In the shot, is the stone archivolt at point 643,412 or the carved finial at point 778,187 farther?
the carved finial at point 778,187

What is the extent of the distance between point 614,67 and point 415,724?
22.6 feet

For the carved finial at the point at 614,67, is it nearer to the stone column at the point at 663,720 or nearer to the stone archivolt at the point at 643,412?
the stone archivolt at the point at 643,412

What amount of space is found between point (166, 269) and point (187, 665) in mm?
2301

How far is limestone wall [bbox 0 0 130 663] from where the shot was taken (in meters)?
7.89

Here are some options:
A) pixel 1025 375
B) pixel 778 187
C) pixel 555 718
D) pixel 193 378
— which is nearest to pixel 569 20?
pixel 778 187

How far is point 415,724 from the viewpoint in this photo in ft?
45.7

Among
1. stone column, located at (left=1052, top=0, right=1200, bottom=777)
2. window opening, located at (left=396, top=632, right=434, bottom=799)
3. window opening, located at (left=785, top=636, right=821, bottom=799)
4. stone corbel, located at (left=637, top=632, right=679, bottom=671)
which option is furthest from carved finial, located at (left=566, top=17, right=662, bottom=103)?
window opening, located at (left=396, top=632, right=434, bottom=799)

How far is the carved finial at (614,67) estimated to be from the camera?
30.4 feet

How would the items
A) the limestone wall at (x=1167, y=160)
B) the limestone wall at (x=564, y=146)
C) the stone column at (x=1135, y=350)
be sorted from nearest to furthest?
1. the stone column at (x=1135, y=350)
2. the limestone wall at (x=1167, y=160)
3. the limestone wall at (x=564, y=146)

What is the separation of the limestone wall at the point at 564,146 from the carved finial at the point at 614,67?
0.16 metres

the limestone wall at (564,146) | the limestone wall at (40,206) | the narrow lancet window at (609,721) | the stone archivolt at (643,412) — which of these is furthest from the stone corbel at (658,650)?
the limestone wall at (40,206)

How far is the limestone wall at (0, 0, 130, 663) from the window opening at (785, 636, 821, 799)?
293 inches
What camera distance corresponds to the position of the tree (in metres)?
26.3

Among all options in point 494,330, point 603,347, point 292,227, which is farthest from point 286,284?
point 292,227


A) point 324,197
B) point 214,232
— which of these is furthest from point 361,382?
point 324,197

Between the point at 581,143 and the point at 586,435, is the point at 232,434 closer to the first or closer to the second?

------------------------------------------------------------------------

Requirement: Copy every row above word for word, with nothing changed.

Complete answer:
In the shot, is the stone archivolt at point 643,412 or the carved finial at point 778,187 farther?
the carved finial at point 778,187

What is the extent of the distance between point 614,67 and point 415,724?
22.6 feet

For the carved finial at the point at 614,67, is it nearer to the stone column at the point at 663,720 or nearer to the stone archivolt at the point at 643,412?
the stone archivolt at the point at 643,412

What amount of space is found between point (166, 269) and point (187, 665) in mm?
2301

How far is limestone wall [bbox 0 0 130 663] from where the shot was taken (in meters)?
7.89

Here are some options:
A) pixel 1025 375
B) pixel 778 187
C) pixel 555 718
D) pixel 193 378
— which is nearest to pixel 569 20?
pixel 778 187

How far is point 415,724 from the viewpoint in this photo in ft?
45.7

Among
1. stone column, located at (left=1052, top=0, right=1200, bottom=777)
2. window opening, located at (left=396, top=632, right=434, bottom=799)
3. window opening, located at (left=785, top=636, right=821, bottom=799)
4. stone corbel, located at (left=637, top=632, right=679, bottom=671)
which option is furthest from carved finial, located at (left=566, top=17, right=662, bottom=103)?
window opening, located at (left=396, top=632, right=434, bottom=799)

How far is the carved finial at (614,67) estimated to be from the camera?
30.4 feet

How would the items
A) the limestone wall at (x=1167, y=160)
B) the limestone wall at (x=564, y=146)
C) the stone column at (x=1135, y=350)
be sorted from nearest to furthest?
1. the stone column at (x=1135, y=350)
2. the limestone wall at (x=1167, y=160)
3. the limestone wall at (x=564, y=146)

What is the separation of the limestone wall at the point at 564,146 from the carved finial at the point at 614,67?
0.16 metres

the limestone wall at (564,146) | the limestone wall at (40,206) | the narrow lancet window at (609,721) | the stone archivolt at (643,412) — which of these is furthest from the stone corbel at (658,650)?
the limestone wall at (40,206)

How far is the limestone wall at (0, 0, 130, 663) from the window opening at (785, 636, 821, 799)?
293 inches
What camera distance corresponds to the position of the tree (in metres)?
26.3

Among all options in point 494,330, point 603,347, point 292,227, which is farthest from point 286,284?
point 292,227


A) point 324,197
B) point 214,232
— which of these is furthest from point 361,382?
point 324,197

Between the point at 581,143 and the point at 586,435, is the point at 232,434 closer to the first or closer to the second?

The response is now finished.